▶ Required work
Could you write out every record below exactly, leaving out any pictures?

(Part of a data file)

^^^^^^^^

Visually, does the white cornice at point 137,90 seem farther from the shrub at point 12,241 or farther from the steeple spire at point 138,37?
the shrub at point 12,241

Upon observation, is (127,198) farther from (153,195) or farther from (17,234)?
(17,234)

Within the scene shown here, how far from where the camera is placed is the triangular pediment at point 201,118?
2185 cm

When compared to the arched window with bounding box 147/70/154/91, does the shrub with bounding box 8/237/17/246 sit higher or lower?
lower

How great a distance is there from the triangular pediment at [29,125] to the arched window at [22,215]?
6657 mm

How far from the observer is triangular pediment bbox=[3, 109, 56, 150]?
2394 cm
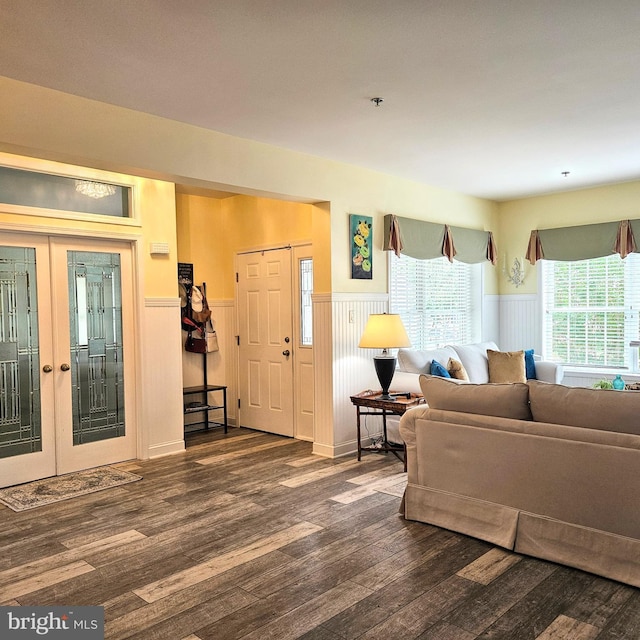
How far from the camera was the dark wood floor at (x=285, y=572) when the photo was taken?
247 centimetres

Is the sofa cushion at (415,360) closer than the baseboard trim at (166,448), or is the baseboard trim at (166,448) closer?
the baseboard trim at (166,448)

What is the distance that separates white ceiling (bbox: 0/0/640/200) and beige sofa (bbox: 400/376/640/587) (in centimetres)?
178

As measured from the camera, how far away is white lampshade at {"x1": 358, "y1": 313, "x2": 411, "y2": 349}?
4984mm

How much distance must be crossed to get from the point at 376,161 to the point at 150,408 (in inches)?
120

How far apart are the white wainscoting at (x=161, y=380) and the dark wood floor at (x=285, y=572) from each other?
0.93m

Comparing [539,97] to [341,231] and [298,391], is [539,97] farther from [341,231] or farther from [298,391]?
[298,391]

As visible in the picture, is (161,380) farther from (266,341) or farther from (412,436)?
(412,436)

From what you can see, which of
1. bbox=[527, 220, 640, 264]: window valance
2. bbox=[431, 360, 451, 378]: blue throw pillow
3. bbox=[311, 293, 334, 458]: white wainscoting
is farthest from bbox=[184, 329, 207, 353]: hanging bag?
bbox=[527, 220, 640, 264]: window valance

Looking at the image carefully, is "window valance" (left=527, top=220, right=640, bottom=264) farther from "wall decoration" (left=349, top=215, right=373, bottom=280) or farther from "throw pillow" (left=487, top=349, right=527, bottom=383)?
"wall decoration" (left=349, top=215, right=373, bottom=280)

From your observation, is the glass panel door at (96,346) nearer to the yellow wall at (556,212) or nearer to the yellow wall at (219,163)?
the yellow wall at (219,163)

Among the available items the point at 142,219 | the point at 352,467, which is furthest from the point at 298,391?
the point at 142,219

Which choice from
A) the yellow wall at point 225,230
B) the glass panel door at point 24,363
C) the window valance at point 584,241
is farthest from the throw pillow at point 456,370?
the glass panel door at point 24,363

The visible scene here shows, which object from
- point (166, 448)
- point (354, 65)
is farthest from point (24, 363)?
point (354, 65)

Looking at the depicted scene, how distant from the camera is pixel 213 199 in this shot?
6.63 meters
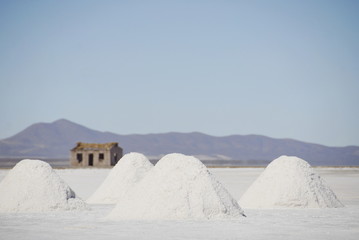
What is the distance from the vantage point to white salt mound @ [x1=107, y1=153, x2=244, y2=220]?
1545 centimetres

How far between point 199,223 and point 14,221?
464cm

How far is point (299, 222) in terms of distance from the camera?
15.1m

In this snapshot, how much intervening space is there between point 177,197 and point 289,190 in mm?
5157

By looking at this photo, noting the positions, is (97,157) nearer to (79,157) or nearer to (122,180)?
(79,157)

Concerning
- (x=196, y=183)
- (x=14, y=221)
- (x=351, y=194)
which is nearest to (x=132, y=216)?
(x=196, y=183)

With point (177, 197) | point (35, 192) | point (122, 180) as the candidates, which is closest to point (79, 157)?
point (122, 180)

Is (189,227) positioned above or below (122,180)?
below

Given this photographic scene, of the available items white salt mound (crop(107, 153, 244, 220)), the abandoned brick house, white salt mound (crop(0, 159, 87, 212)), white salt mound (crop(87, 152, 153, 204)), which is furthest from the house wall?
white salt mound (crop(107, 153, 244, 220))

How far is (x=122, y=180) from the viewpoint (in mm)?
23750

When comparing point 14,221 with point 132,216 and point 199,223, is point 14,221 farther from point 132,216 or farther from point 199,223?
point 199,223

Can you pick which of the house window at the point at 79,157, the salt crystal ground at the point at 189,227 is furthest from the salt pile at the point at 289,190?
the house window at the point at 79,157

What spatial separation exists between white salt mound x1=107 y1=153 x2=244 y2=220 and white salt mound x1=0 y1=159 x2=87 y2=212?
3.09m

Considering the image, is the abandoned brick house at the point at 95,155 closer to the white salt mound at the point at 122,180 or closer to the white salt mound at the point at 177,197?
the white salt mound at the point at 122,180

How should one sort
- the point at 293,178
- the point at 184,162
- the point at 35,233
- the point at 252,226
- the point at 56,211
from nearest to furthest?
the point at 35,233 < the point at 252,226 < the point at 184,162 < the point at 56,211 < the point at 293,178
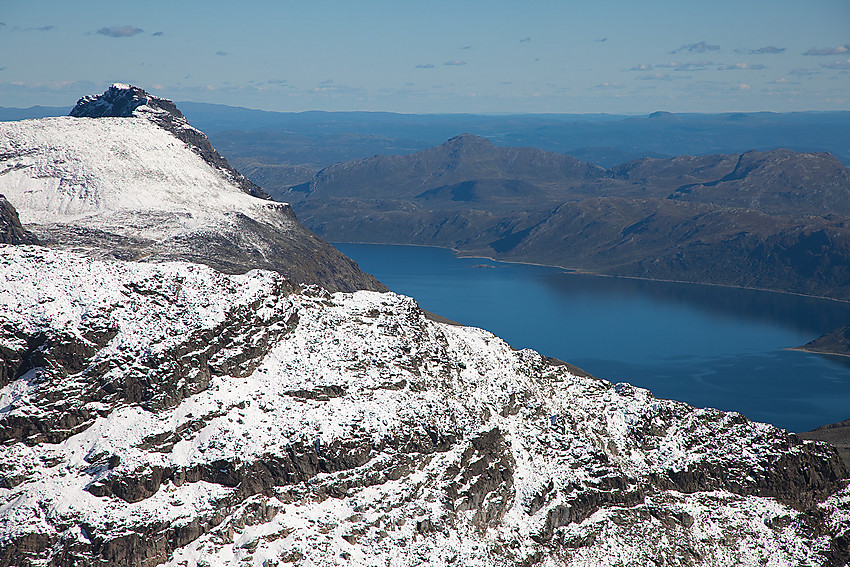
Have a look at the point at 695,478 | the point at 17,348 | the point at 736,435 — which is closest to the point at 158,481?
the point at 17,348

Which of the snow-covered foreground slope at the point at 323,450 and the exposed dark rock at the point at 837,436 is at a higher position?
the snow-covered foreground slope at the point at 323,450

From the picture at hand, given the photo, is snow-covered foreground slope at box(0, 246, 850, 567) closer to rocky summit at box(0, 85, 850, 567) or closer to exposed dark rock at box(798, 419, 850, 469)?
rocky summit at box(0, 85, 850, 567)

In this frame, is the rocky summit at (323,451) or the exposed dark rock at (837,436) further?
the exposed dark rock at (837,436)

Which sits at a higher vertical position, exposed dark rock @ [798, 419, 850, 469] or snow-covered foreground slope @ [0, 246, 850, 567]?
snow-covered foreground slope @ [0, 246, 850, 567]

^^^^^^^^

▶ Output of the exercise
Visually, does the white cornice at point 137,90 seem farther from the shrub at point 12,241 or farther from the steeple spire at point 138,37?
the shrub at point 12,241

Upon observation, is (127,198) farther from (153,195) or farther from (17,234)?
(17,234)

Within the scene shown here, how far from where the camera is placed is the triangular pediment at point 201,118?
2185 cm

When compared to the arched window with bounding box 147/70/154/91, does the shrub with bounding box 8/237/17/246 sit higher or lower?
lower

How great a distance is there from the triangular pediment at [29,125] to the arched window at [22,215]?
6657 mm

How far from the observer is triangular pediment bbox=[3, 109, 56, 150]?
2394 cm
How far from the camera was the dark wood floor at (x=285, y=572) when the photo was taken?
247 centimetres

Is the sofa cushion at (415,360) closer than the baseboard trim at (166,448), or is the baseboard trim at (166,448) closer?
the baseboard trim at (166,448)

What is the distance that separates white ceiling (bbox: 0/0/640/200) and beige sofa (bbox: 400/376/640/587) (in centimetres)?
178

As measured from the camera, how far away is white lampshade at {"x1": 358, "y1": 313, "x2": 411, "y2": 349}?
4984mm

How much distance must be crossed to get from the point at 376,161 to the point at 150,408 (in inches)?
120

How far apart are the white wainscoting at (x=161, y=380) and the dark wood floor at (x=285, y=572) from each other?
0.93m

Comparing [539,97] to [341,231] and [298,391], is [539,97] farther from [341,231] or farther from [298,391]?
[298,391]

As visible in the picture, is (161,380) farther from (266,341) or farther from (412,436)?
(412,436)

From what you can see, which of
1. bbox=[527, 220, 640, 264]: window valance
2. bbox=[431, 360, 451, 378]: blue throw pillow
3. bbox=[311, 293, 334, 458]: white wainscoting
is farthest from bbox=[184, 329, 207, 353]: hanging bag?
bbox=[527, 220, 640, 264]: window valance

Looking at the image carefully, is "window valance" (left=527, top=220, right=640, bottom=264) farther from "wall decoration" (left=349, top=215, right=373, bottom=280) or farther from "throw pillow" (left=487, top=349, right=527, bottom=383)?
"wall decoration" (left=349, top=215, right=373, bottom=280)

From your observation, is the glass panel door at (96,346) nearer to the yellow wall at (556,212) or nearer to the yellow wall at (219,163)?
the yellow wall at (219,163)

Among the available items the point at 142,219 | the point at 352,467, which is furthest from the point at 298,391?
the point at 142,219

Which choice from
A) the yellow wall at point 225,230
B) the glass panel door at point 24,363
C) the window valance at point 584,241
is farthest from the throw pillow at point 456,370?
the glass panel door at point 24,363

The visible scene here shows, which object from
- point (166, 448)
- point (354, 65)
is farthest from point (24, 363)?
point (354, 65)

Looking at the depicted scene, how distant from the camera is pixel 213 199 in this shot?
6.63 meters
What is the distance from the vantage point to white salt mound @ [x1=107, y1=153, x2=244, y2=220]?
1545 centimetres

How far between point 199,223 and point 14,221?
464cm

How far is point (299, 222) in terms of distance from the camera?
15.1m

In this snapshot, how much intervening space is there between point 177,197 and point 289,190 in mm?
5157

By looking at this photo, noting the positions, is (97,157) nearer to (79,157) or nearer to (122,180)?
(79,157)

Concerning
- (x=196, y=183)
- (x=14, y=221)
- (x=351, y=194)
which is nearest to (x=132, y=216)?
(x=196, y=183)

With point (177, 197) | point (35, 192) | point (122, 180) as the candidates, which is closest to point (79, 157)?
point (122, 180)

Is (189,227) positioned above or below (122,180)?
below

Given this photographic scene, of the available items white salt mound (crop(107, 153, 244, 220)), the abandoned brick house, white salt mound (crop(0, 159, 87, 212)), white salt mound (crop(87, 152, 153, 204)), which is furthest from the house wall?
white salt mound (crop(107, 153, 244, 220))

How far is (x=122, y=180) from the viewpoint (in mm)?
23750

When comparing point 14,221 with point 132,216 and point 199,223, is point 14,221 farther from point 132,216 or farther from point 199,223?
point 199,223

Can you pick which of the house window at the point at 79,157, the salt crystal ground at the point at 189,227 is furthest from the salt pile at the point at 289,190?
the house window at the point at 79,157

What spatial separation exists between white salt mound x1=107 y1=153 x2=244 y2=220 and white salt mound x1=0 y1=159 x2=87 y2=212?
3.09m

Considering the image, is the abandoned brick house at the point at 95,155 closer to the white salt mound at the point at 122,180 or closer to the white salt mound at the point at 177,197?
the white salt mound at the point at 122,180

How should one sort
- the point at 293,178
- the point at 184,162
- the point at 35,233
- the point at 252,226
- the point at 56,211
from nearest to furthest?
the point at 35,233 < the point at 252,226 < the point at 184,162 < the point at 56,211 < the point at 293,178
Have a look at the point at 695,478 | the point at 17,348 | the point at 736,435 — which is closest to the point at 158,481?
the point at 17,348

Which of the snow-covered foreground slope at the point at 323,450 and the exposed dark rock at the point at 837,436 is at a higher position?
the snow-covered foreground slope at the point at 323,450

From the picture at hand, given the photo, is snow-covered foreground slope at box(0, 246, 850, 567) closer to rocky summit at box(0, 85, 850, 567) or closer to exposed dark rock at box(798, 419, 850, 469)?
rocky summit at box(0, 85, 850, 567)

In this frame, is the rocky summit at (323,451) or the exposed dark rock at (837,436) further?
the exposed dark rock at (837,436)

Which sits at a higher vertical position, exposed dark rock @ [798, 419, 850, 469] or snow-covered foreground slope @ [0, 246, 850, 567]?
snow-covered foreground slope @ [0, 246, 850, 567]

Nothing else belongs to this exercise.